Jennie Belle Lasby Tessmann (August 23, 1882 – December 9, 1959) was an American spectroscopist and college educator. She was a "human computer" at Mount Wilson Observatory from 1906 to 1913. She taught astronomy and history at Santa Ana College from 1919 to 1946.

== Early life ==
Jennie Belle Lasby was born in Castle Rock, Minnesota, the daughter of Walter Lasby and Lavinia C. Freeman Lasby. Her father was born in Ontario, Canada, and her mother was from Wisconsin. She attended Carleton College, completing a bachelor's degree in 1904. She earned a master's degree in astronomy at Mount Holyoke College in 1906.

== Career ==
Lasby taught astronomy and mathematics at Mount Holyoke College during her graduate studies there. She was hired as a computer at Mount Wilson Observatory in 1906. She was among the first women research assistants at Mount Wilson, starting a few months before Cora G. Burwell joined the same department. In 1910, she attended the fourth conference of the International Union for Cooperation in Solar Research, when it was held at Mount Wilson. She left Mount Wilson in 1913, after co-authoring several scientific publications, including a monograph with Walter Sydney Adams. She became a member of the National Association for the Advancement of Science in 1921.

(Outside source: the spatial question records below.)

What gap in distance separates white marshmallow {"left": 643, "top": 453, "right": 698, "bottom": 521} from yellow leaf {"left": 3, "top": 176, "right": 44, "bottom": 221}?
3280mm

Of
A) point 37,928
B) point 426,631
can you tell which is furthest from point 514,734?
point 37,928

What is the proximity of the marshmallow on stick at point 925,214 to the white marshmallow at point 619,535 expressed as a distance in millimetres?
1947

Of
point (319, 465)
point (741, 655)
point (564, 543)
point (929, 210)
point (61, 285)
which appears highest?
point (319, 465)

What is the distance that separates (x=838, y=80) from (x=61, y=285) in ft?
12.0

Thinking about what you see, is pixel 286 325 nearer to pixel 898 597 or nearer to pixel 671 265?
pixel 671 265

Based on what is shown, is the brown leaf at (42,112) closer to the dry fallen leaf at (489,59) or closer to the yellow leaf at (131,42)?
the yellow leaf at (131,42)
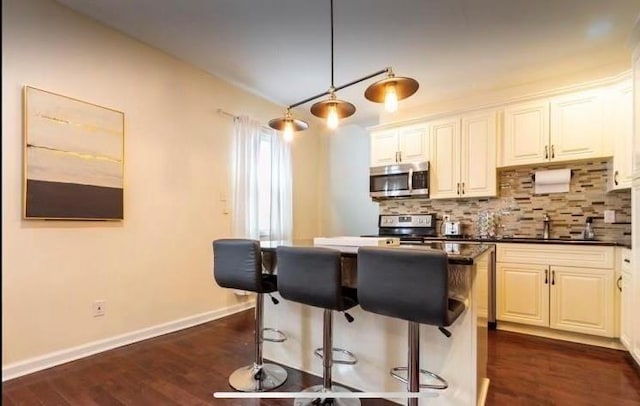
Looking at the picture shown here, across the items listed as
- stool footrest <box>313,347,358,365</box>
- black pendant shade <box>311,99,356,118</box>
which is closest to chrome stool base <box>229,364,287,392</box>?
stool footrest <box>313,347,358,365</box>

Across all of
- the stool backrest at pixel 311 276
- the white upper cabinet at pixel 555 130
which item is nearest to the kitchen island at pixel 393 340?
the stool backrest at pixel 311 276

In 1914, Lasby went to work on a spectroscopy project in Germany, but she returned the following year with the start of World War I. She worked briefly at Goodsell Observatory in Minnesota, and was a librarian at Northfield, Minnesota.

From 1919 to 1946, Lasby Tessmann taught history and astronomy at Santa Ana Junior College. She helped develop the Bishop Observatory in Orange County as a teaching facility. She spoke to community groups often, and was president of the City Teachers' League and the Business and Professional Women's Club, both in Santa Ana.

== Personal life ==
Jennie Lasby married German scientist Heinrich Arnold Johannes (John) Tessmann in 1927, in Travemünde, Germany. She died in 1959, in Santa Ana, aged 77 years. In 1967, Tessmann Planetarium at Santa Ana College was named in her memory, and the Jennie Lasby Tessmann House is on the Santa Ana Register of Historic Properties.